Nos trabalhos que procuraram analisar especificamente questões de gênero, já realizados por esta linha de pesquisa, os relatos dos informantes ressaltaram, em geral, como foco freqüente de conflitos familiares nos processos de mudanças dos seus modos de vida, as relações mais difíceis com as figuras paternas7 7 Estudos das trajetórias de mulheres (Lago, Sousa & Vieira, 1995) e de adolescentes de ambos os gêneros (Lago, Santos & Silva, 1996) na urbanização das localidades da Ilha de Santa Catarina, ou na migração de informantes para a cidade de Florianópolis. .

Pensando que a superposição dos modelos tradicionais (hierárquicos) e individualistas (igualitários) de famílias possa estar sendo vivenciada, nos processos de urbanização, com particular dificuldade pelos homens, este estudo desenvolveu uma reflexão também atenta às questões da masculinidade.

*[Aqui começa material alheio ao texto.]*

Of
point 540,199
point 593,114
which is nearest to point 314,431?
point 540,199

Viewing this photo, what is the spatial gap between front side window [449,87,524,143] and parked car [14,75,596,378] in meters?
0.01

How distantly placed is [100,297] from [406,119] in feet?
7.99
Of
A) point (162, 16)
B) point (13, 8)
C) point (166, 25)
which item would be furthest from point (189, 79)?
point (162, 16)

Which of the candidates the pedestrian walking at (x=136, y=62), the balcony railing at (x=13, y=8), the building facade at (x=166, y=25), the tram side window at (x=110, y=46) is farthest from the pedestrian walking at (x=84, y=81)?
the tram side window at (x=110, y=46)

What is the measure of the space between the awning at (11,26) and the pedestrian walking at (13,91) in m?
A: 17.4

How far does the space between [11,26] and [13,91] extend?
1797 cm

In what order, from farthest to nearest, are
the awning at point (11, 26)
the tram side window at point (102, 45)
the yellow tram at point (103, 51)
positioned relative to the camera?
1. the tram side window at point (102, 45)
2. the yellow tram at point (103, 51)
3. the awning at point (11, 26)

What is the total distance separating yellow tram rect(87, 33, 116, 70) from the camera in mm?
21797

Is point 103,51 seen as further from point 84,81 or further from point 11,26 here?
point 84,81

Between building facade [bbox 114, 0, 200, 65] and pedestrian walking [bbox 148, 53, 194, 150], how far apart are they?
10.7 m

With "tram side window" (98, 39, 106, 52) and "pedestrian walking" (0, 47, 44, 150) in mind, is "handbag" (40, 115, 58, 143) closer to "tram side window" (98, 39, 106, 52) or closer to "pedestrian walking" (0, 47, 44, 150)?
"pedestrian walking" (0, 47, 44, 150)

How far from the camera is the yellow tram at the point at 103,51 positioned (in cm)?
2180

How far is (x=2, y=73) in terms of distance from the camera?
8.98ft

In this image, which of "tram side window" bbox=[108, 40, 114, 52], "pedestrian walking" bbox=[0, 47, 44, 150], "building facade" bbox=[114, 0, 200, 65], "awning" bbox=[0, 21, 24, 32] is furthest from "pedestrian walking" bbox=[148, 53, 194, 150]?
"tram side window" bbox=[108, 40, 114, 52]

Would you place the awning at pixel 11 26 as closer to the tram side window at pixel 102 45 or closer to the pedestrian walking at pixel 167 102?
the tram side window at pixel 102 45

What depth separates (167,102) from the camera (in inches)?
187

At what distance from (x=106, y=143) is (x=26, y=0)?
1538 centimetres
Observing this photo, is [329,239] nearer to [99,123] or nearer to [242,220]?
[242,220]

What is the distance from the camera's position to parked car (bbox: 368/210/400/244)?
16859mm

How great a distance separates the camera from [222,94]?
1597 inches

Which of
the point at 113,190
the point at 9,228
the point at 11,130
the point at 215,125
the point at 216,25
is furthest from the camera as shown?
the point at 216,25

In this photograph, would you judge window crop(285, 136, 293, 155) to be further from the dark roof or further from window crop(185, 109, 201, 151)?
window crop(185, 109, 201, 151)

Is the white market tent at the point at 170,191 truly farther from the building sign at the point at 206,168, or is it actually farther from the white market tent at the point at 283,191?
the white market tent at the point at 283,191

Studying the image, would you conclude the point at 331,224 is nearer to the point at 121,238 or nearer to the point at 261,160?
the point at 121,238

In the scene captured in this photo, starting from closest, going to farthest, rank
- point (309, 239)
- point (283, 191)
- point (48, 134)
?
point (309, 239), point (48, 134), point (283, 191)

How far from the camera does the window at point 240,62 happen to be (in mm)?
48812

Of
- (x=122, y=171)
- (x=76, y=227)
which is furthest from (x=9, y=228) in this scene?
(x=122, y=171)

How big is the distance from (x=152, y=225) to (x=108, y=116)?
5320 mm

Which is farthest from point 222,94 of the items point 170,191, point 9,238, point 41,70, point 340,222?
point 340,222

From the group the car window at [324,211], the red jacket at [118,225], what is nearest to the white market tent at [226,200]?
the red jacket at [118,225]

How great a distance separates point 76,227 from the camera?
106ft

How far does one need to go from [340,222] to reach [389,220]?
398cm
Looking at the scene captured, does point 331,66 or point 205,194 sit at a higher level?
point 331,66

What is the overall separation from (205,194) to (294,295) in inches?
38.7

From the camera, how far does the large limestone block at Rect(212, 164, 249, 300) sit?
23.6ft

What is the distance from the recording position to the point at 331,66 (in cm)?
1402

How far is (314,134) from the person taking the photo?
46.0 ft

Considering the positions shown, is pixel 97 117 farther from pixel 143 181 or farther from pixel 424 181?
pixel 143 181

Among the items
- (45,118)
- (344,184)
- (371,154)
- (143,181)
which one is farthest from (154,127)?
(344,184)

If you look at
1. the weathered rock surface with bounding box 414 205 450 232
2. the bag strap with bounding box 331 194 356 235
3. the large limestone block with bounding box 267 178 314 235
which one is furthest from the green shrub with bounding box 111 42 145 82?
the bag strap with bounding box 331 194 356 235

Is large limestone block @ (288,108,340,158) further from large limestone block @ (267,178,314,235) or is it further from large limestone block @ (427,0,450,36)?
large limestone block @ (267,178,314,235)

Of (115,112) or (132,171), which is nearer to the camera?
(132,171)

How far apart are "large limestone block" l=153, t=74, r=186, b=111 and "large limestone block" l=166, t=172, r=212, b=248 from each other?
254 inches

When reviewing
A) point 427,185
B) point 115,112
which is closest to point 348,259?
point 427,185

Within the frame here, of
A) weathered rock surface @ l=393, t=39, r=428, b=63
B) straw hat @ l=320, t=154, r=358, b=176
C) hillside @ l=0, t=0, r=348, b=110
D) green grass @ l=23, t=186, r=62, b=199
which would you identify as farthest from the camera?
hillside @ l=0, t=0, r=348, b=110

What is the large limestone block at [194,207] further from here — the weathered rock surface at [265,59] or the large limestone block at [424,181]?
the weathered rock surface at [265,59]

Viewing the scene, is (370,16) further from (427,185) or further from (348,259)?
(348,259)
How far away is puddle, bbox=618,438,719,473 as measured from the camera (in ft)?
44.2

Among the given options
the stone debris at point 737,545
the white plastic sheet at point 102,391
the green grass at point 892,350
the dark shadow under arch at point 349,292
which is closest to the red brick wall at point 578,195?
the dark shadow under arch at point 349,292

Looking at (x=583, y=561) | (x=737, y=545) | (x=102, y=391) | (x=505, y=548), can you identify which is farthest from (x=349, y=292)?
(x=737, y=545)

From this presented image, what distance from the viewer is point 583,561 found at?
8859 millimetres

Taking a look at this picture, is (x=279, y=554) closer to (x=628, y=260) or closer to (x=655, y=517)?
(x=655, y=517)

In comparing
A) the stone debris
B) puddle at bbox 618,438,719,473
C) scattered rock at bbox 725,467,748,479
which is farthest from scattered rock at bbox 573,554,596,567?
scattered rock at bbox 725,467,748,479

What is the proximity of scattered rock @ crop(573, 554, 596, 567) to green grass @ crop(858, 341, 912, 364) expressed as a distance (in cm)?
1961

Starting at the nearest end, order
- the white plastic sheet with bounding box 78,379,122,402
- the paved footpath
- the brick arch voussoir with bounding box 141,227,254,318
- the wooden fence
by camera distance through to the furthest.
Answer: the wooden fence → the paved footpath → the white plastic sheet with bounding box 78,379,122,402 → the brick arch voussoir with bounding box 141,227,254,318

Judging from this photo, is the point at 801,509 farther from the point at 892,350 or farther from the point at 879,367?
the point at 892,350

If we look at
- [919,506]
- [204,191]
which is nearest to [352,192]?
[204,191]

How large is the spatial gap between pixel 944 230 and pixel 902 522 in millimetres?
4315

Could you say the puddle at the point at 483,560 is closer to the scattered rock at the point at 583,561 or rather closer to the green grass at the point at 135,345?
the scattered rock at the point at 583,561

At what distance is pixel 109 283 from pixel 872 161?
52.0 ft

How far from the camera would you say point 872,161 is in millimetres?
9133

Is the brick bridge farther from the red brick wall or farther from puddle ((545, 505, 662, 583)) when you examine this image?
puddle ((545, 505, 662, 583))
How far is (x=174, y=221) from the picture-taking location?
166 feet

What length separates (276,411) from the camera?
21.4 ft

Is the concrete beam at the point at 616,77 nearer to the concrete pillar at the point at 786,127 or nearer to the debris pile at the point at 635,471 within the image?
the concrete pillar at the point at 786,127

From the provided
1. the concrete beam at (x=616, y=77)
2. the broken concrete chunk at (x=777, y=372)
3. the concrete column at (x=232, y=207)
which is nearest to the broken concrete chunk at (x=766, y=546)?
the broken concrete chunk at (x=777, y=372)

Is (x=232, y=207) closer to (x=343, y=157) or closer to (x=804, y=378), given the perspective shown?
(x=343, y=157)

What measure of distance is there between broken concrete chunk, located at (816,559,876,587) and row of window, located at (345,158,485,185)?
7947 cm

Nos espaços urbanizados em que as ofertas de trabalho se concentram principalmente no setor de serviços, têm sido cada vez mais freqüentes maiores oportunidades para absorção da mão-de-obra feminina. Nestes tempos de globalização neoliberal e de recessão econômica do país, a questão do desemprego dos pais de família tem-se tornado particularmente dramática. Além do aumento do número de famílias constituídas apenas por mulher e filhos, muitas organizações familiares que incluem a presença do pai estão dependendo, cada vez mais, do trabalho feminino, nos largos períodos em que os homens permanecem em casa, desempregados8 8 Conferir o estudo de Maria Juracy T. Siqueira (2000), sobre a inversão dos papéis tradicionais masculinos e femininos em uma família de camadas populares de Florianópolis, frente a esta questão. .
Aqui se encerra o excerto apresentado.